*** Opening of AVAILABLE DATA ***

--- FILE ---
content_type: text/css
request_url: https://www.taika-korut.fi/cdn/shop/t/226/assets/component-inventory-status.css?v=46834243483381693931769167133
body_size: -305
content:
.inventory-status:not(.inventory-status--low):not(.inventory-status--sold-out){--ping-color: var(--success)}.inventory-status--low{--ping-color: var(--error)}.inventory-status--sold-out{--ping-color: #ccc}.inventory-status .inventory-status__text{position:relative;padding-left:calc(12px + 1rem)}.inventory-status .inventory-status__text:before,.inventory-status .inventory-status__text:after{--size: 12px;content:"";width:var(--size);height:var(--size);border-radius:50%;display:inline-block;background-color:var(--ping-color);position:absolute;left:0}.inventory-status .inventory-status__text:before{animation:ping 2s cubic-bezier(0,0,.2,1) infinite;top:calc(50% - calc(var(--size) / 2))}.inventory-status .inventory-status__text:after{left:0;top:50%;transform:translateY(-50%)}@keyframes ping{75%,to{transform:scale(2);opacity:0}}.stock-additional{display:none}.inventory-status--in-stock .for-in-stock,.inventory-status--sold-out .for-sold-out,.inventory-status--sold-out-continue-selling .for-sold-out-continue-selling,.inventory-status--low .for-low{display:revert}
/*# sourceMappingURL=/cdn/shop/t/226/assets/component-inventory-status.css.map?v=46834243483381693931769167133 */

*** Close of AVAILABLE DATA ***

▸ EXERCISE GOAL
Copy every line above that holds the word "component".

▸ FINAL ANSWER
request_url: https://www.taika-korut.fi/cdn/shop/t/226/assets/component-inventory-status.css?v=46834243483381693931769167133
/*# sourceMappingURL=/cdn/shop/t/226/assets/component-inventory-status.css.map?v=46834243483381693931769167133 */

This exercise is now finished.